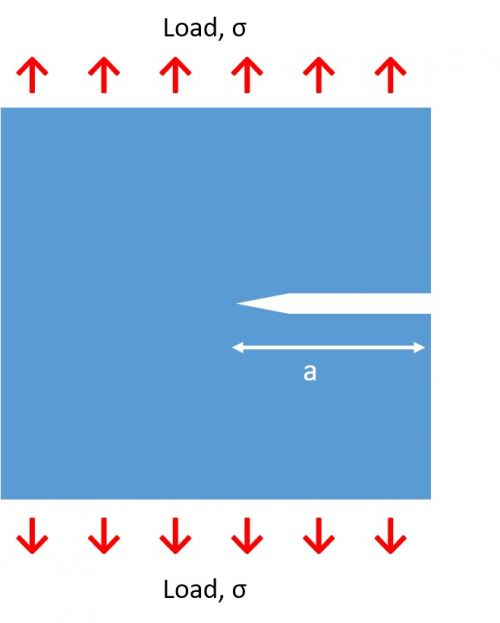 Schematic of a fracture test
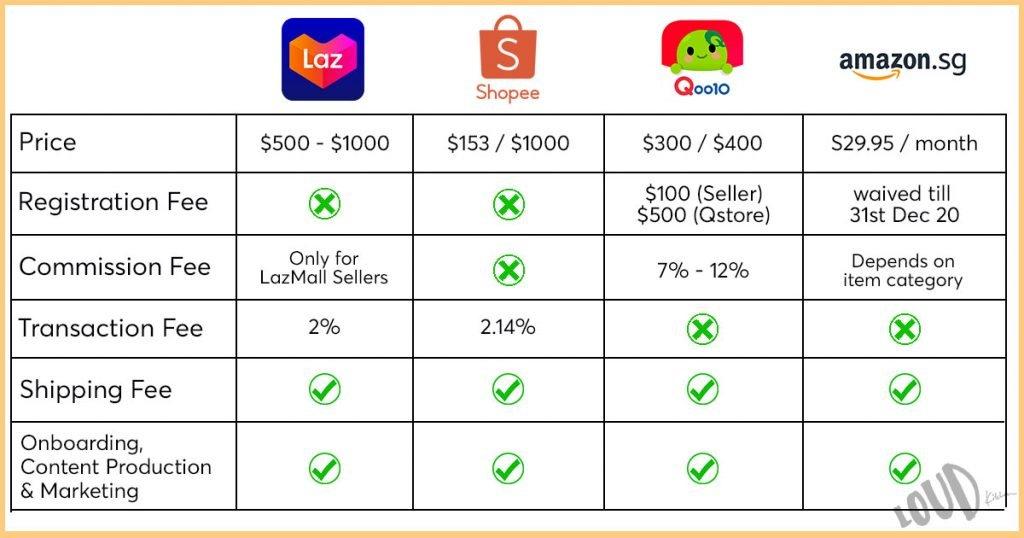singapore ecommerce platform comparison 2020
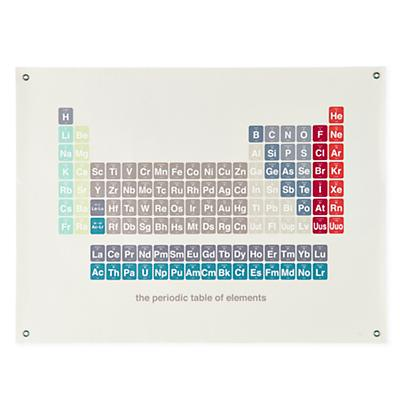 Science Banner (Periodic Table)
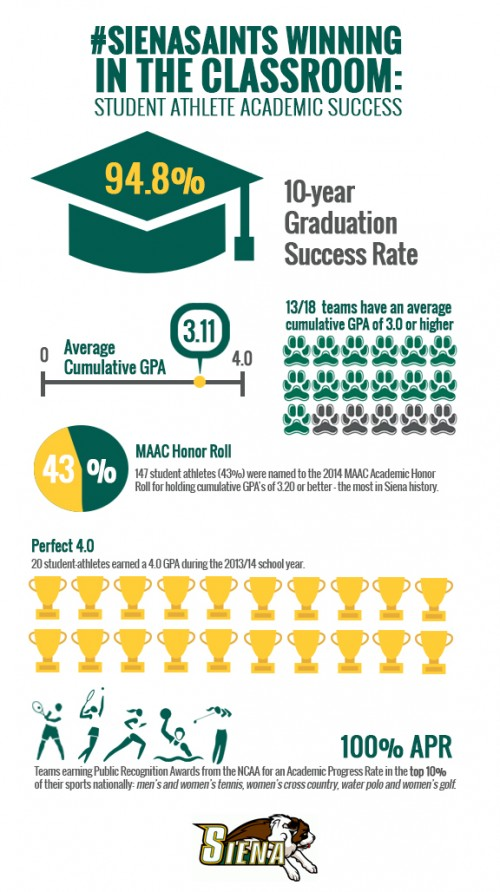 siena student athletes continue to outperform their division i peers in the classroom by a wide margin using the most recent data released in the ncaas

__TRY IT__
Images stay out, but the rest of the data above must be repeated exactly.

__ANSWER TO THIS PROBLEM__
 Schematic of a fracture test
singapore ecommerce platform comparison 2020
 Science Banner (Periodic Table)
 siena student athletes continue to outperform their division i peers in the classroom by a wide margin using the most recent data released in the ncaas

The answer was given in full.